Раньше я часто играл и Нининой нерешительностью и сейчас счастлив вспомнить игру, но Роберт о том не знает и не выдерживает:

— Мне тогда бабку!.. — и радуется, что Нина бабку не выбрала, а Камилу он опередил, будто нельзя две бабки заказать… Белорус, хоть и полиглот, и хакер, и немецкий пасынок.

Камила вдруг спрашивает:

— А Ли — Ли кормить будем?..

Я не слышу.

— Тебе что, Камила?

— Мне то же, что Ли — Ли и Полю.

Камила и не немка, и не белоруска… Смесь гремучая… Я не понимаю, как она, такая, у Нины могла родиться… Но обычно она за меня, какая муха ее укусила?..

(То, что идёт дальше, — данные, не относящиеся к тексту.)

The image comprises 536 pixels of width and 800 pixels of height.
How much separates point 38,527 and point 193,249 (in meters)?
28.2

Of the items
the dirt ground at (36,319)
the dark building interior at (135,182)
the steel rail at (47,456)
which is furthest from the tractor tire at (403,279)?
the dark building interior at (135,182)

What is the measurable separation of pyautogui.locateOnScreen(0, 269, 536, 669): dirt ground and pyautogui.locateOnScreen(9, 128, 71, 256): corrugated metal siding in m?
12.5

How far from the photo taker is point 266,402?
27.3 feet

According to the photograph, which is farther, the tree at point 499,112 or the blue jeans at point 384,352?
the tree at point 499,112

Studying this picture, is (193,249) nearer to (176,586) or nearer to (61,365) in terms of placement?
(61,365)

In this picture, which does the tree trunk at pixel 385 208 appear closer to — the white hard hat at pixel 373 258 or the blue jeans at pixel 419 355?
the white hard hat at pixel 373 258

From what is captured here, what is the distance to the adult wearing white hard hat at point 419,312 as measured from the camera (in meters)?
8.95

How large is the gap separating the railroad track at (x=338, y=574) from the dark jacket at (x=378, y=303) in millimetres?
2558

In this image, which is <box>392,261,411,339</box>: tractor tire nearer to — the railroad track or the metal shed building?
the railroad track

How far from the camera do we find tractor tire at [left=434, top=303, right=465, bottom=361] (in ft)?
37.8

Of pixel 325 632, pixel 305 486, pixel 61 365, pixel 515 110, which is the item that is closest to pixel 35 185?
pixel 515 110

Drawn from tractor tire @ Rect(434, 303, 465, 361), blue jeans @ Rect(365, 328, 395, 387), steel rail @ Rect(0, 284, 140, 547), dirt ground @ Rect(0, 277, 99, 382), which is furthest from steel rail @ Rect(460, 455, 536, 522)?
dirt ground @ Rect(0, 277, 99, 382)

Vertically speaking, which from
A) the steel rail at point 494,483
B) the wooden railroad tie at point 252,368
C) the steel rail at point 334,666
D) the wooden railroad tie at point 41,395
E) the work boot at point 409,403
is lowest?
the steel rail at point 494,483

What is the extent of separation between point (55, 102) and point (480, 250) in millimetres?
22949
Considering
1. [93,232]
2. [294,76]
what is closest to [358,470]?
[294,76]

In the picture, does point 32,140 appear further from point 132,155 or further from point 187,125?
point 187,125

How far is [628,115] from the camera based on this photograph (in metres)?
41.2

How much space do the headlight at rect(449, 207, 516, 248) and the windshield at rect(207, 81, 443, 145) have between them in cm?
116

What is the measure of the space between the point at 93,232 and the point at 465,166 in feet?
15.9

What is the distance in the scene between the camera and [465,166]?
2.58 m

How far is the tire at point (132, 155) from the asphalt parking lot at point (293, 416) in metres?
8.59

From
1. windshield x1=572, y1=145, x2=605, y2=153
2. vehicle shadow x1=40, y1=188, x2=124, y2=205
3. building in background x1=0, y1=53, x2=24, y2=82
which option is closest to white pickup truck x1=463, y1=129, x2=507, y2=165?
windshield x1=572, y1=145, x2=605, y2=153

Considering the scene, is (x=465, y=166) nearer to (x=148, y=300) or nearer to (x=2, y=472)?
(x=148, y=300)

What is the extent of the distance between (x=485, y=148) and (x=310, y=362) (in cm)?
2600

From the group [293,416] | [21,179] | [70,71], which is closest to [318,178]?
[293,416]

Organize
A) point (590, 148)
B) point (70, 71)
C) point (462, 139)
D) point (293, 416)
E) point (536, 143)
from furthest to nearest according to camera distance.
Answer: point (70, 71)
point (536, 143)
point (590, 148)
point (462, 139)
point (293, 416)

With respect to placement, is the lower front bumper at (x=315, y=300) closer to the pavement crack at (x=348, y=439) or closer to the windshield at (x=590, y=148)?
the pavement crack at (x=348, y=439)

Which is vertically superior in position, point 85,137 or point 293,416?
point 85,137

— Ли — Ли и Поль шашлык съедят.

— Тогда и мне шашлык.

— Камила…

— А, не угадал?.. Шашлык!

Бармен тем временем успевает распорядиться, у стола вырастают два официанта, один из них ставит перед Камилой шашлык, который я для себя заказал, и обходит стол.

— У кого рулька?

— Браво! — не удержавшись — живая, знаю я ее! — хлопает в ладоши Марта. — Съем, хоть лопну!

— Мачанка?.. Бабка?.. — спрашивает второй официант, ставя мачанку перед Робертом и бабку перед Ниной. «Наоборот», — поправляю я официанта. «Ну, ты даешь!..» — восхищается Роберт и, не ожидая, пока это сделает официант, быстренько переставляет сковородку с мачанкой к Нине и горшочек с бабкой к себе. Нина улыбается — наконец–то она улыбается! — а мне достается жареная форель, заказанная для Камилы.

— Камила, ты ведь рыбу любишь… — сочувственно и как раз вовремя, улыбаясь, говорит Нина, родившая себе такую дочь.

Камила повержена… Она действительно любит рыбу, особенно жареную форель, но теперь ей рыбу не есть: будет знать, как отцу поперек вставать…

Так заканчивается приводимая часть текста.